Eine akute Nierenschädigung durch Ischämie (experimentell im Ischämie-Reperfusion-Modell) kann durch Xenon unterdrückt werden (10)Anesthesiology. 2013 Sep;119(3):621-30. Eine akute Nierenschädigung durch Lipopolysaccharide (Endotoxine von Bakterien), wie sie im Rahmen einer Sepsis auftreten kann, wird durch Xenon ebenfalls gemildert oder unterdrückt. Dies erfolgt durch eine Hochregulation von miR-21 in den Nieren, was schließlich zu einer Abnahme der Apoptoseaktivität führt (11)Crit Care Med. 2015 Jul;43(7):e250-9.

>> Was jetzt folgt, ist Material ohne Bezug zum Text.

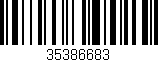 35386683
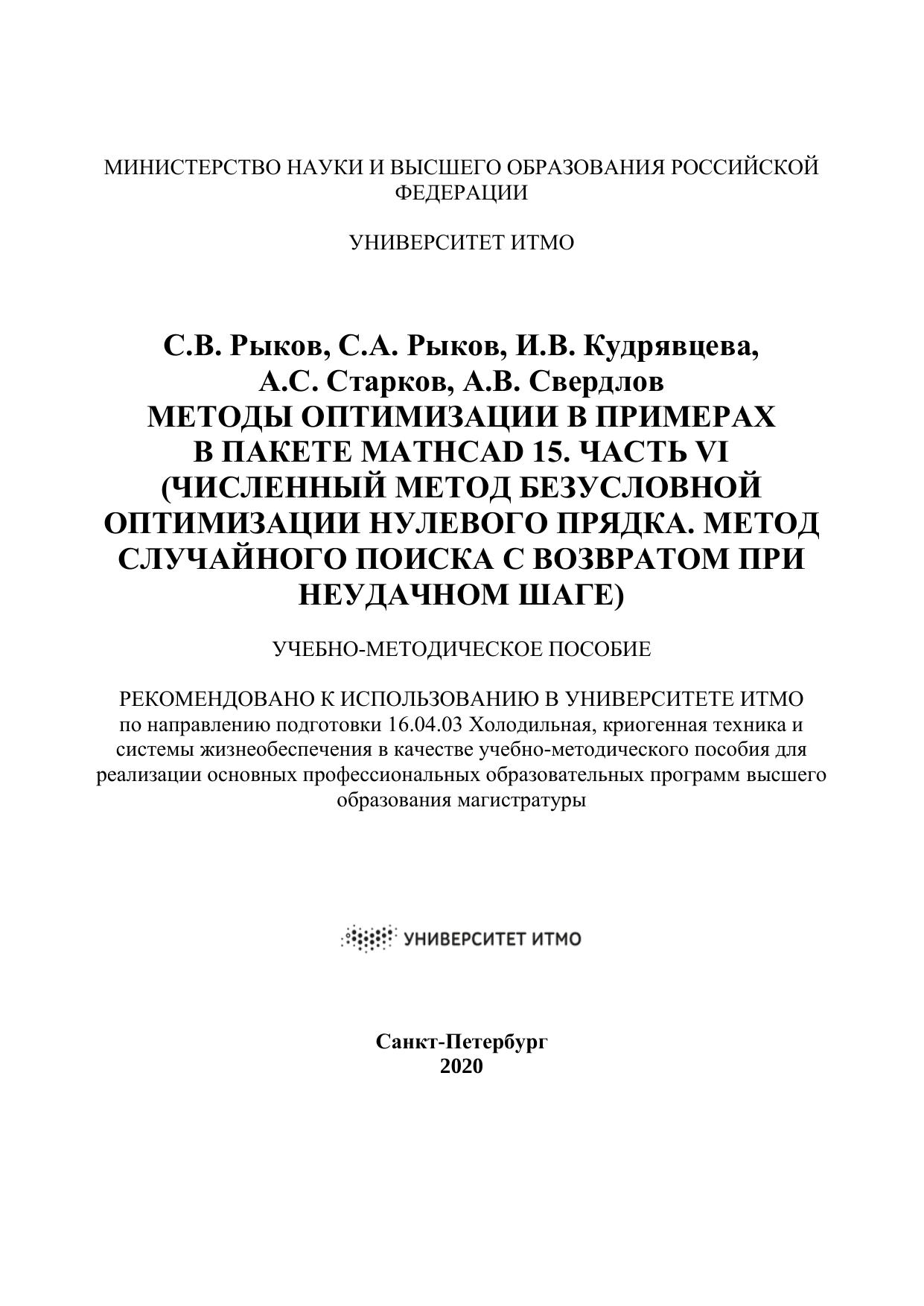 МИНИСТЕРСТВО НАУКИ И ВЫСШЕГО ОБРАЗОВАНИЯ РОССИЙСКОЙ ФЕДЕРАЦИИ

УНИВЕРСИТЕТ ИТМО

С.В. Рыков, С.А. Рыков, И.В. Кудрявцева, А.С. Старков, А.В. Свердлов
МЕТОДЫ ОПТИМИЗАЦИИ В ПРИМЕРАХ В ПАКЕТЕ MATHCAD 15. ЧАСТЬ VI (ЧИСЛЕННЫЙ МЕТОД БЕЗУСЛОВНОЙ ОПТИМИЗАЦИИ НУЛЕВОГО ПРЯДКА. МЕТОД СЛУЧАЙНОГО ПОИСКА С ВОЗВРАТОМ ПРИ НЕУДАЧНОМ ШАГЕ)

УЧЕБНО-МЕТОДИЧЕСКОЕ ПОСОБИЕ

РЕКОМЕНДОВАНО К ИСПОЛЬЗОВАНИЮ В УНИВЕРСИТЕТЕ ИТМО
по направлению подготовки 16.04.03 Холодильная, криогенная техника и системы жизнеобеспечения в качестве учебно-методического пособия для реализации основных профессиональных образовательных программ высшего образования магистратуры

УНИВЕРСИТЕТ ИТМО

Санкт-Петербург
2020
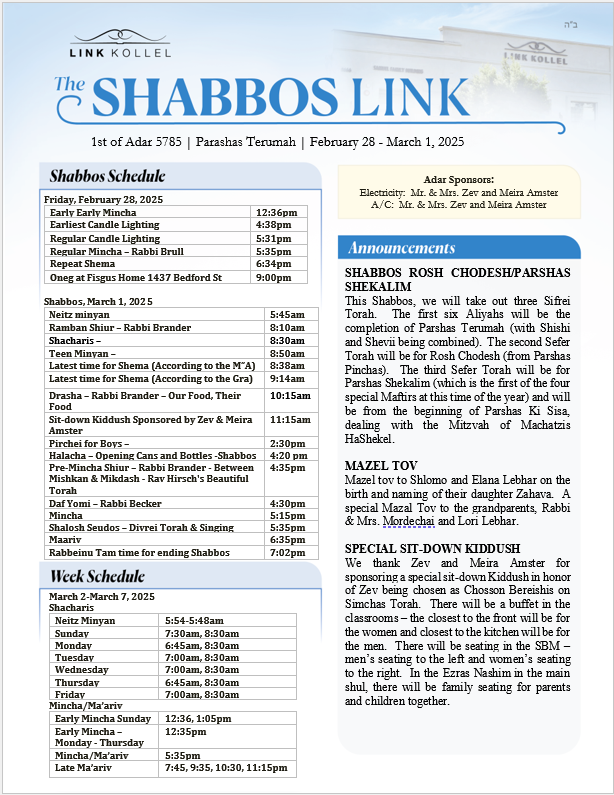 ב"ה

LINK KOLLEL

LINK KOLLEL

The SHABBOS LINK

1st of Adar 5785 | Parashas Terumah | February 28 - March 1, 2025

Shabbos Schedule

Friday, February 28, 2025

| Early Early Mincha | 12:36pm |
|---|---|
| Earliest Candle Lighting | 4:38pm |
| Regular Candle Lighting | 5:31pm |
| Regular Mincha – Rabbi Brull | 5:35pm |
| Repeat Shema | 6:34pm |
| Oneg at Fisgus Home 1437 Bedford St | 9:00pm |

Shabbos, March 1, 2025

| Neitz minyan | 5:45am |
|---|---|
| Ramban Shiur – Rabbi Brander | 8:10am |
| Shacharis – | 8:30am |
| Teen Minyan – | 8:50am |
| Latest time for Shema (According to the M"A) | 8:38am |
| Latest time for Shema (According to the Gra) | 9:14am |
| Drasha – Rabbi Brander – Our Food, Their Food | 10:15am |
| Sit-down Kiddush Sponsored by Zev & Meira Amster | 11:15am |
| Pirchei for Boys – | 2:30pm |
| Halacha – Opening Cans and Bottles -Shabbos | 4:20 pm |
| Pre-Mincha Shiur – Rabbi Brander - Between Mishkan & Mikdash - Rav Hirsch's Beautiful Torah | 4:35pm |
| Daf Yomi – Rabbi Becker | 4:30pm |
| Mincha | 5:15pm |
| Shalosh Seudos – Divrei Torah & Singing | 5:35pm |
| Maariv | 6:35pm |
| Rabbeinu Tam time for ending Shabbos | 7:02pm |

Week Schedule

March 2-March 7, 2025
Shacharis

| Neitz Minyan | 5:54-5:48am |
|---|---|
| Sunday | 7:30am, 8:30am |
| Monday | 6:45am, 8:30am |
| Tuesday | 7:00am, 8:30am |
| Wednesday | 7:00am, 8:30am |
| Thursday | 6:45am, 8:30am |
| Friday | 7:00am, 8:30am |

Mincha/Ma'ariv

| Early Mincha Sunday | 12:36, 1:05pm |
|---|---|
| Early Mincha – Monday - Thursday | 12:35pm |
| Mincha/Ma'ariv | 5:35pm |
| Late Ma'ariv | 7:45, 9:35, 10:30, 11:15pm |

Adar Sponsors:
Electricity: Mr. & Mrs. Zev and Meira Amster
A/C: Mr. & Mrs. Zev and Meira Amster

Announcements

SHABBOS ROSH CHODESH/PARSHAS SHEKALIM
This Shabbos, we will take out three Sifrei Torah. The first six Aliyahs will be the completion of Parshas Terumah (with Shishi and Shevii being combined). The second Sefer Torah will be for Rosh Chodesh (from Parshas Pinchas). The third Sefer Torah will be for Parshas Shekalim (which is the first of the four special Maftirs at this time of the year) and will be from the beginning of Parshas Ki Sisa, dealing with the Mitzvah of Machatzis HaShekel.

MAZEL TOV
Mazel tov to Shlomo and Elana Lebhar on the birth and naming of their daughter Zahava. A special Mazal Tov to the grandparents, Rabbi & Mrs. Mordechai and Lori Lebhar.

SPECIAL SIT-DOWN KIDDUSH
We thank Zev and Meira Amster for sponsoring a special sit-down Kiddush in honor of Zev being chosen as Chosson Bereishis on Simchas Torah. There will be a buffet in the classrooms – the closest to the front will be for the women and closest to the kitchen will be for the men. There will be seating in the SBM – men's seating to the left and women's seating to the right. In the Ezras Nashim in the main shul, there will be family seating for parents and children together.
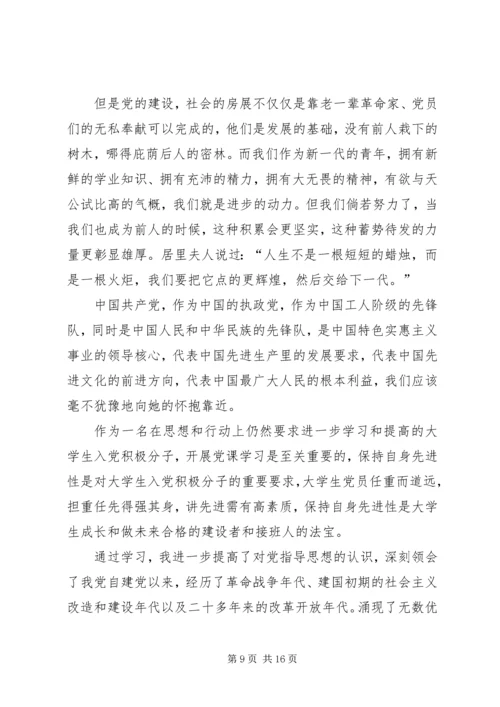 但是党的建设，社会的房展不仅仅是靠老一辈革命家、党员们的无私奉献可以完成的，他们是发展的基础，没有前人栽下的树木，哪得庇荫后人的密林。而我们作为新一代的青年，拥有新鲜的学业知识、拥有充沛的精力，拥有大无畏的精神，有欲与天公试比高的气概，我们就是进步的动力。但我们倘若努力了，当我们也成为前人的时候，这种积累会更坚实，这种蓄势待发的力量更彰显雄厚。居里夫人说过：“人生不是一根短短的蜡烛，而是一根火炬，我们要把它点的更辉煌，然后交给下一代。”

中国共产党，作为中国的执政党，作为中国工人阶级的先锋队，同时是中国人民和中华民族的先锋队，是中国特色实惠主义事业的领导核心，代表中国先进生产里的发展要求，代表中国先进文化的前进方向，代表中国最广大人民的根本利益，我们应该毫不犹豫地向她的怀抱靠近。

作为一名在思想和行动上仍然要求进一步学习和提高的大学生入党积极分子，开展党课学习是至关重要的，保持自身先进性是对大学生入党积极分子的重要要求，大学生党员任重而道远，担重任先得强其身，讲先进需有高素质，保持自身先进性是大学生成长和做未来合格的建设者和接班人的法宝。

通过学习，我进一步提高了对党指导思想的认识，深刻领会了我党自建党以来，经历了革命战争年代、建国初期的社会主义改造和建设年代以及二十多年来的改革开放年代。涌现了无数优

第 9 页 共 16 页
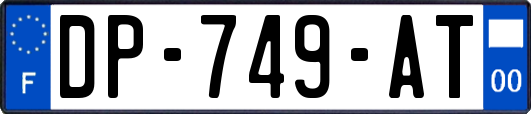 F
DP-749-AT
00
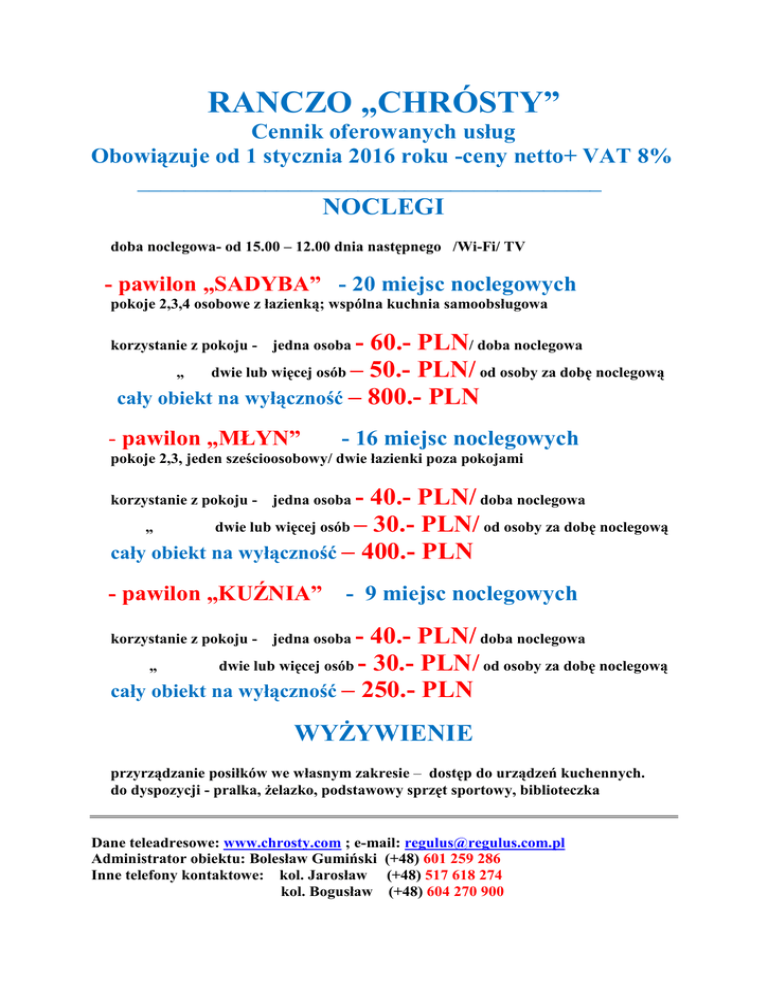 RANCZO „CHRÓSTY”
Cennik oferowanych usług
Obowiązuje od 1 stycznia 2016 roku -ceny netto+ VAT 8%

NOCLEGI

doba noclegowa- od 15.00 – 12.00 dnia następnego /Wi-Fi/ TV

- pawilon „SADYBA” - 20 miejsc noclegowych
pokoje 2,3,4 osobowe z łazienką; wspólna kuchnia samoobsługowa

korzystanie z pokoju - jedna osoba - 60.- PLN/ doba noclegowa
„ dwie lub więcej osób – 50.- PLN/ od osoby za dobę noclegową
cały obiekt na wyłączność – 800.- PLN

- pawilon „MŁYN” - 16 miejsc noclegowych
pokoje 2,3, jeden sześcioosobowy/ dwie łazienki poza pokojami

korzystanie z pokoju - jedna osoba - 40.- PLN/ doba noclegowa
„ dwie lub więcej osób – 30.- PLN/ od osoby za dobę noclegową
cały obiekt na wyłączność – 400.- PLN

- pawilon „KUŹNIA” - 9 miejsc noclegowych

korzystanie z pokoju - jedna osoba - 40.- PLN/ doba noclegowa
„ dwie lub więcej osób - 30.- PLN/ od osoby za dobę noclegową
cały obiekt na wyłączność – 250.- PLN

WYŻYWIENIE

przyrządzanie posiłków we własnym zakresie – dostęp do urządzeń kuchennych.
do dyspozycji - pralka, żelazko, podstawowy sprzęt sportowy, biblioteczka

Dane teleadresowe: www.chrosty.com ; e-mail: regulus@regulus.com.pl
Administrator obiektu: Bolesław Gumiński (+48) 601 259 286
Inne telefony kontaktowe: kol. Jarosław (+48) 517 618 274
kol. Bogusław (+48) 604 270 900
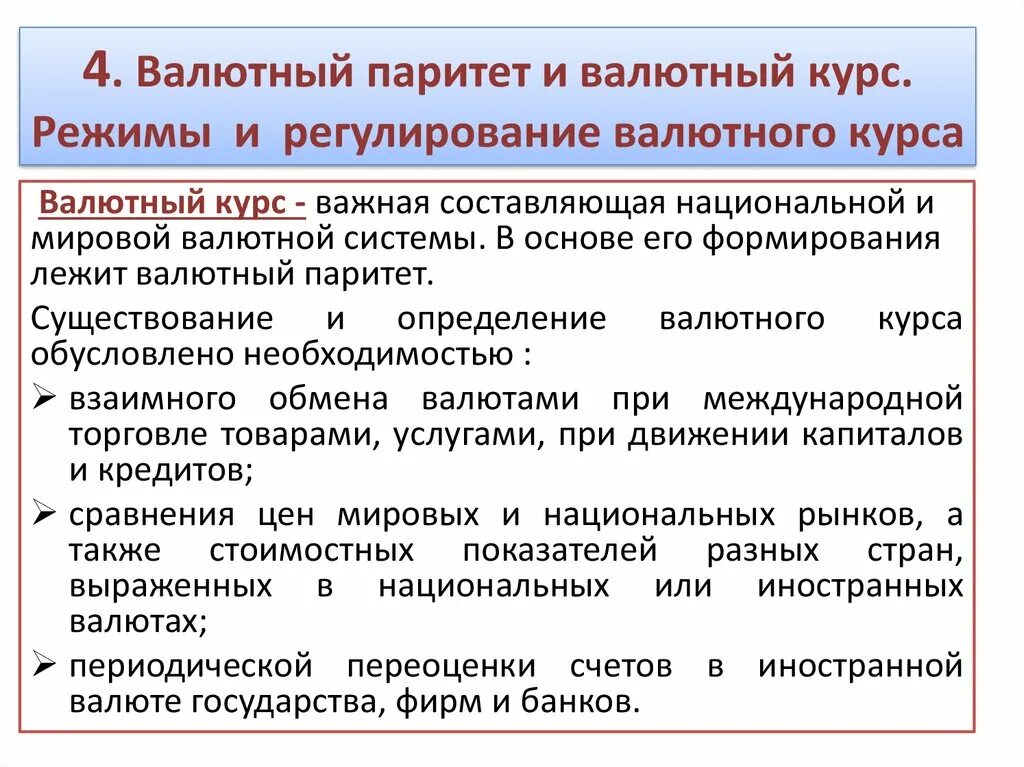 4. Валютный паритет и валютный курс. Режимы и регулирование валютного курса

Валютный курс - важная составляющая национальной и мировой валютной системы. В основе его формирования лежит валютный паритет.

Существование и определение валютного курса обусловлено необходимостью :

➢ взаимного обмена валютами при международной торговле товарами, услугами, при движении капиталов и кредитов;

➢ сравнения цен мировых и национальных рынков, а также стоимостных показателей разных стран, выраженных в национальных или иностранных валютах;

➢ периодической переоценки счетов в иностранной валюте государства, фирм и банков.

Xenon zum Schutz vor der Caisson-Krankheit bei Tauchern

Nach einem Tieftauchgang muss das Auftauchen nach Schema langsam und mit Pausen erfolgen, um die Caisson-Krankheit (decompression sickness) zu vermeiden. Bei zu raschem Auftauchen kommt es zur Bildung von Stickstoffblasen im Nervengewebe mit akuten neurologischen Schäden. Diese Schäden sind zum großen Teil durch eine durch diese Bläschen akut unterbrochene Blutzufuhr zu kleinen Arealen des Gehirns und des Rückenmarks bedingt. Als Zeichen der mangelhaften Sauerstoffversorgung wird Laktatdehydrogenase (LDH) freigesetzt. Xenon vermag solche Nervenschäden zu minimieren. Untersuchungen zeigen, dass die LDH-Freisetzung durch Xenon, wenn es direkt nach dem Auftauchen verabreicht wird, signifikant reduziert wird (12)Sci Rep. 2015 Oct 15;5:15093. doi: 10.1038/srep15093..

Xenon und Doping

Die World Anti-Doping Agency (WADA) hat am 1.9.2014 Xenon auf die Liste gebannter Dopingmittel gestellt. Als Substanz, die endogene Hypoxie-induzierbare Faktoren aktivieren kann (es ist ein „hypoxia-inducible factor 1a (HIF-1a) activator“), vermag Xenon gegen Sauerstoffmangel unempfindlicher zu machen und Hypoxieschäden, wie sie bei Extremsport auftreten können, zu mildern. Nach einer Xenonbehandlung steigt der Erythropoetinspiegel. Xenon ist bis 40 Stunden nach einer Xenon-Anästhesie im Urin mit Hilfe der Gaschromatographie/Massenspektroskopie nachweisbar (13)Rapid Commun Mass Spectrom. 2015 Jan 15;29(1):61-6.